Start of Block

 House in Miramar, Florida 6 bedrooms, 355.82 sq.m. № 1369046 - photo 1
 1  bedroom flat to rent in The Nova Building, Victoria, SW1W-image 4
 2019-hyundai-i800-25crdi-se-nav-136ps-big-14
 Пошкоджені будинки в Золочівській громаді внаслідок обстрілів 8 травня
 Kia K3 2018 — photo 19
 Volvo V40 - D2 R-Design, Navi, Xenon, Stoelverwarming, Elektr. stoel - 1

End of Block
Start of Block

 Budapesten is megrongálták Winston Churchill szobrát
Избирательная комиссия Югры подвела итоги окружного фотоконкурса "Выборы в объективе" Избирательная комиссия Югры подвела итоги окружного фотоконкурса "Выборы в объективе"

End of Block
Start of Block

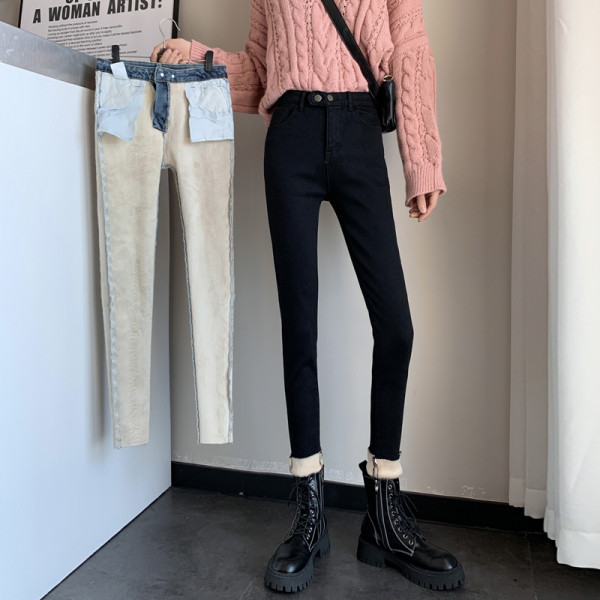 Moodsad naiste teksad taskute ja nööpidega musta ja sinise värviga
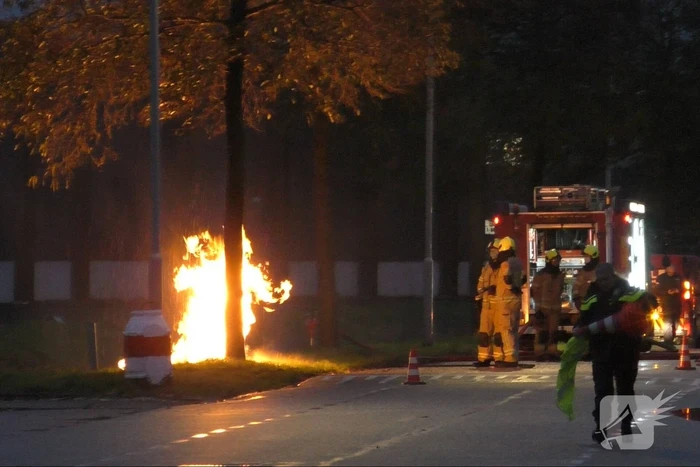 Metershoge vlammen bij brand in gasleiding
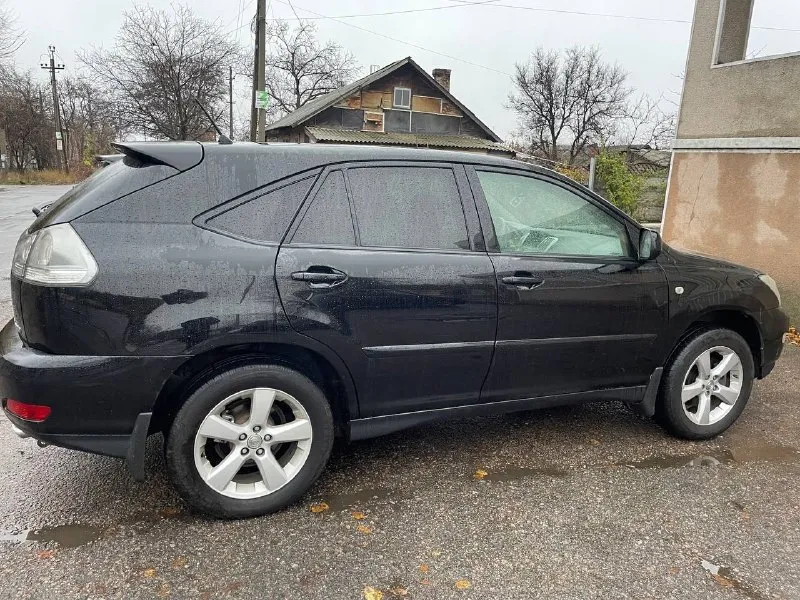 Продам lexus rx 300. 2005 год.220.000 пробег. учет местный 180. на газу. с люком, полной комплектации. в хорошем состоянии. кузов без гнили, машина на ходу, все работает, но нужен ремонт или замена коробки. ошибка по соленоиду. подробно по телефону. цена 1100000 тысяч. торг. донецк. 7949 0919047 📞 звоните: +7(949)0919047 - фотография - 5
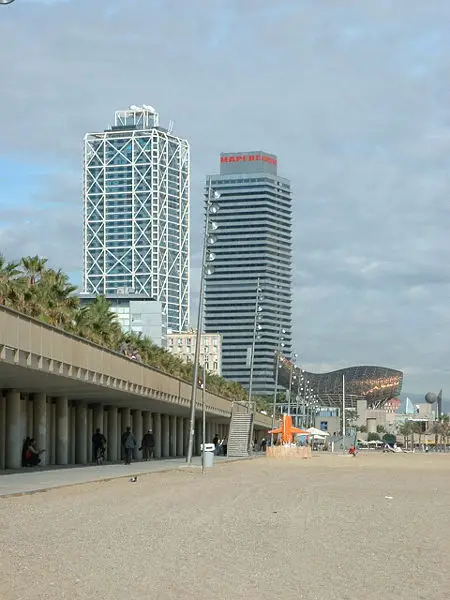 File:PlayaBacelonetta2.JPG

End of Block

▸ **Problem description**:
In the entries above, which lines run from the one with "Moodsad naiste teksad" up to and including the one with "File:PlayaBacelonetta2.JPG"? Write them out exactly, without the pictures.

▸ **Task answer**:
 Moodsad naiste teksad taskute ja nööpidega musta ja sinise värviga
 Metershoge vlammen bij brand in gasleiding
 Продам lexus rx 300. 2005 год.220.000 пробег. учет местный 180. на газу. с люком, полной комплектации. в хорошем состоянии. кузов без гнили, машина на ходу, все работает, но нужен ремонт или замена коробки. ошибка по соленоиду. подробно по телефону. цена 1100000 тысяч. торг. донецк. 7949 0919047 📞 звоните: +7(949)0919047 - фотография - 5
 File:PlayaBacelonetta2.JPG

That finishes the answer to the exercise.